Task statement =>
Extract the full set of records, then give each one again exactly.

================================

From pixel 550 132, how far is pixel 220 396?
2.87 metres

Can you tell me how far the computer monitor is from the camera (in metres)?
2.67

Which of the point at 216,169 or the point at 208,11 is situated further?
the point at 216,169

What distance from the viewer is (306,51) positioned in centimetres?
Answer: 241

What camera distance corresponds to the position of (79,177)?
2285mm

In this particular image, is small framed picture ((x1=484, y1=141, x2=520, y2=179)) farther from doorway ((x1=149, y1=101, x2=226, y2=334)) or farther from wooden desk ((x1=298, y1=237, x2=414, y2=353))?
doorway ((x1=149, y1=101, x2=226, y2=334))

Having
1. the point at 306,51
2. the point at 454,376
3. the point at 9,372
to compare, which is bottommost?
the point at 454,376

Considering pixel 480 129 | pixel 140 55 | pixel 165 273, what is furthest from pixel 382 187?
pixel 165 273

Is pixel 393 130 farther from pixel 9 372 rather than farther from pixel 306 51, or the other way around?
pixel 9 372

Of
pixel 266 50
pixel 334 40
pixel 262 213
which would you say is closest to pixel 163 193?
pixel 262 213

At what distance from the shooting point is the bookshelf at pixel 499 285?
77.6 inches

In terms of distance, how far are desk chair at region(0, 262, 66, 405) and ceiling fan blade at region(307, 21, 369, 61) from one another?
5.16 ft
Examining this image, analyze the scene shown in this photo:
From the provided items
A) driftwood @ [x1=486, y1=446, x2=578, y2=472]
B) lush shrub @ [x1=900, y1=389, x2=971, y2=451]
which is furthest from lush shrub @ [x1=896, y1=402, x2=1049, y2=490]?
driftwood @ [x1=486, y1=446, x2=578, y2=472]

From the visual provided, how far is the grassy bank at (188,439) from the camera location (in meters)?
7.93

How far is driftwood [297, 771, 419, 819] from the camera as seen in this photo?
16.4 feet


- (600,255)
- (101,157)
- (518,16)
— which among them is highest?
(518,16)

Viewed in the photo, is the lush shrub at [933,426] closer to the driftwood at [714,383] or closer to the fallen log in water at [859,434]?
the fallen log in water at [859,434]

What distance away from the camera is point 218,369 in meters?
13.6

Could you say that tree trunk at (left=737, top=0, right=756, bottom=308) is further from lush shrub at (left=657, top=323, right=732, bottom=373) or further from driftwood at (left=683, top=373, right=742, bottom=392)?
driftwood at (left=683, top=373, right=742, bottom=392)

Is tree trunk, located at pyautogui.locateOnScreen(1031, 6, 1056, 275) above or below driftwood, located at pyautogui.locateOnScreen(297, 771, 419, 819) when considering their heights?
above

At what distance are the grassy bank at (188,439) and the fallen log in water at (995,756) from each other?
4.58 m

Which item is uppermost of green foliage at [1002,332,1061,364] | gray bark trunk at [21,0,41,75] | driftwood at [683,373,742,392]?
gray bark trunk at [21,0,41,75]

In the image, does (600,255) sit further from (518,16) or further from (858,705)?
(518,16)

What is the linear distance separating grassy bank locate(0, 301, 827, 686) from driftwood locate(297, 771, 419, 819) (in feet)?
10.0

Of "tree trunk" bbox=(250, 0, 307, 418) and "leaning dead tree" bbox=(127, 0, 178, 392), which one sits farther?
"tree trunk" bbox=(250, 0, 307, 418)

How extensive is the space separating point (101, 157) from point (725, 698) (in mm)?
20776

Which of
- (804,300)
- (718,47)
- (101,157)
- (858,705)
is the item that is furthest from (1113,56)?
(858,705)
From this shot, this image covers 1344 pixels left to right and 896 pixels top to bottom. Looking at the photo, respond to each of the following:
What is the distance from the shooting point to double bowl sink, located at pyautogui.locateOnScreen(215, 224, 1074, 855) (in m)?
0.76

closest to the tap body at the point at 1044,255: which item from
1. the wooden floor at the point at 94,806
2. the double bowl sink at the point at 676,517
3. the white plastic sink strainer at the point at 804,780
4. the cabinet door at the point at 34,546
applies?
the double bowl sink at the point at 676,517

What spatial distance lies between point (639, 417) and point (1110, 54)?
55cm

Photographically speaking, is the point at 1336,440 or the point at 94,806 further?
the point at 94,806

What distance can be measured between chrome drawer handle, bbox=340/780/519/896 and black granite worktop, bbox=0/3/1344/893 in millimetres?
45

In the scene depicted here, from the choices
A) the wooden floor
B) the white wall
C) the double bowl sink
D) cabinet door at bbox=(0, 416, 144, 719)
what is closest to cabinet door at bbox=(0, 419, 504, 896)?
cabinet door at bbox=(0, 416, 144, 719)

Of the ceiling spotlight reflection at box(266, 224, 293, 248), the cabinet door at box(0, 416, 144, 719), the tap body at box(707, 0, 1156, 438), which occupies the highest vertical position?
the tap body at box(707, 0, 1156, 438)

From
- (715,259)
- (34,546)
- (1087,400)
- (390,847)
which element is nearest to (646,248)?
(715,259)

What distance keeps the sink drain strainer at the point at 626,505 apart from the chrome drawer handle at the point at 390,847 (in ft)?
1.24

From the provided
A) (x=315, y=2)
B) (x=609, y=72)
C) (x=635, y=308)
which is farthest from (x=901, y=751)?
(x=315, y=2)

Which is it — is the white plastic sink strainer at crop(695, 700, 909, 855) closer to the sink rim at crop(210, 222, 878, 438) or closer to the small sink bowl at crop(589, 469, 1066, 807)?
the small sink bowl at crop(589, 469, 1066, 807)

================================

Reply to the exercise =>
From pixel 550 132, how far is pixel 220 396?
2.87 metres

Can you tell me how far the computer monitor is from the camera (in metres)?
2.67

Which of the point at 216,169 or the point at 208,11 is situated further?
the point at 216,169

What distance from the viewer is (306,51) positioned in centimetres?
Answer: 241

What camera distance corresponds to the position of (79,177)?
2285mm

In this particular image, is small framed picture ((x1=484, y1=141, x2=520, y2=179)) farther from doorway ((x1=149, y1=101, x2=226, y2=334)) or farther from wooden desk ((x1=298, y1=237, x2=414, y2=353))?
doorway ((x1=149, y1=101, x2=226, y2=334))

Having
1. the point at 306,51
2. the point at 454,376
3. the point at 9,372
to compare, which is bottommost?
the point at 454,376

Considering pixel 480 129 | pixel 140 55 | pixel 165 273, what is furthest from pixel 382 187?
pixel 165 273

Is pixel 393 130 farther from pixel 9 372 rather than farther from pixel 306 51, or the other way around?
pixel 9 372

Of
pixel 266 50
pixel 334 40
pixel 262 213
which would you say is closest to pixel 163 193?
pixel 262 213

At what distance from the shooting point is the bookshelf at pixel 499 285?
77.6 inches

In terms of distance, how far are desk chair at region(0, 262, 66, 405) and ceiling fan blade at region(307, 21, 369, 61) from one another?
5.16 ft
Examining this image, analyze the scene shown in this photo:
From the provided items
A) driftwood @ [x1=486, y1=446, x2=578, y2=472]
B) lush shrub @ [x1=900, y1=389, x2=971, y2=451]
which is furthest from lush shrub @ [x1=896, y1=402, x2=1049, y2=490]?
driftwood @ [x1=486, y1=446, x2=578, y2=472]

From the visual provided, how far is the grassy bank at (188,439) from the camera location (in meters)?
7.93

How far is driftwood [297, 771, 419, 819] from the camera as seen in this photo?
16.4 feet


- (600,255)
- (101,157)
- (518,16)
— which among them is highest?
(518,16)

Viewed in the photo, is the lush shrub at [933,426] closer to the driftwood at [714,383] or closer to the fallen log in water at [859,434]?
the fallen log in water at [859,434]

What distance away from the camera is point 218,369 in meters?
13.6

Could you say that tree trunk at (left=737, top=0, right=756, bottom=308) is further from lush shrub at (left=657, top=323, right=732, bottom=373) or further from driftwood at (left=683, top=373, right=742, bottom=392)?
driftwood at (left=683, top=373, right=742, bottom=392)

Is tree trunk, located at pyautogui.locateOnScreen(1031, 6, 1056, 275) above or below driftwood, located at pyautogui.locateOnScreen(297, 771, 419, 819) when considering their heights?
above

At what distance are the grassy bank at (188,439) and the fallen log in water at (995,756) from each other?
4.58 m

Which item is uppermost of green foliage at [1002,332,1061,364] | gray bark trunk at [21,0,41,75] | driftwood at [683,373,742,392]?
gray bark trunk at [21,0,41,75]

In the image, does (600,255) sit further from (518,16) or further from (858,705)?
(518,16)

What is the linear distance separating grassy bank locate(0, 301, 827, 686) from driftwood locate(297, 771, 419, 819) (in feet)?
10.0

Of "tree trunk" bbox=(250, 0, 307, 418) and "leaning dead tree" bbox=(127, 0, 178, 392), which one sits farther?
"tree trunk" bbox=(250, 0, 307, 418)

How extensive is the space separating point (101, 157) from point (725, 698) (in mm)?
20776

Which of
- (804,300)
- (718,47)
- (101,157)
- (858,705)
is the item that is furthest from (1113,56)?
(858,705)
From this shot, this image covers 1344 pixels left to right and 896 pixels top to bottom. Looking at the photo, respond to each of the following:
What is the distance from the shooting point to double bowl sink, located at pyautogui.locateOnScreen(215, 224, 1074, 855) (in m)?
0.76

closest to the tap body at the point at 1044,255: which item from
1. the wooden floor at the point at 94,806
2. the double bowl sink at the point at 676,517
3. the white plastic sink strainer at the point at 804,780
4. the cabinet door at the point at 34,546
applies?
the double bowl sink at the point at 676,517

What spatial distance lies between point (639, 417) and point (1110, 54)?
55cm

Photographically speaking, is the point at 1336,440 or the point at 94,806 further?
the point at 94,806

What distance can be measured between chrome drawer handle, bbox=340/780/519/896 and black granite worktop, bbox=0/3/1344/893 in millimetres?
45

In the scene depicted here, from the choices
A) the wooden floor
B) the white wall
C) the double bowl sink
D) cabinet door at bbox=(0, 416, 144, 719)
what is closest to cabinet door at bbox=(0, 419, 504, 896)?
cabinet door at bbox=(0, 416, 144, 719)

Of the ceiling spotlight reflection at box(266, 224, 293, 248), the cabinet door at box(0, 416, 144, 719), the tap body at box(707, 0, 1156, 438), which occupies the highest vertical position?
the tap body at box(707, 0, 1156, 438)

From
- (715,259)
- (34,546)
- (1087,400)
- (390,847)
which element is nearest to (646,248)?
(715,259)

What distance keeps the sink drain strainer at the point at 626,505 apart from the chrome drawer handle at the point at 390,847 (in ft)?
1.24

From the provided
A) (x=315, y=2)
B) (x=609, y=72)
C) (x=635, y=308)
which is farthest from (x=901, y=751)?
(x=315, y=2)

Which is it — is the white plastic sink strainer at crop(695, 700, 909, 855) closer to the sink rim at crop(210, 222, 878, 438) or closer to the small sink bowl at crop(589, 469, 1066, 807)?
the small sink bowl at crop(589, 469, 1066, 807)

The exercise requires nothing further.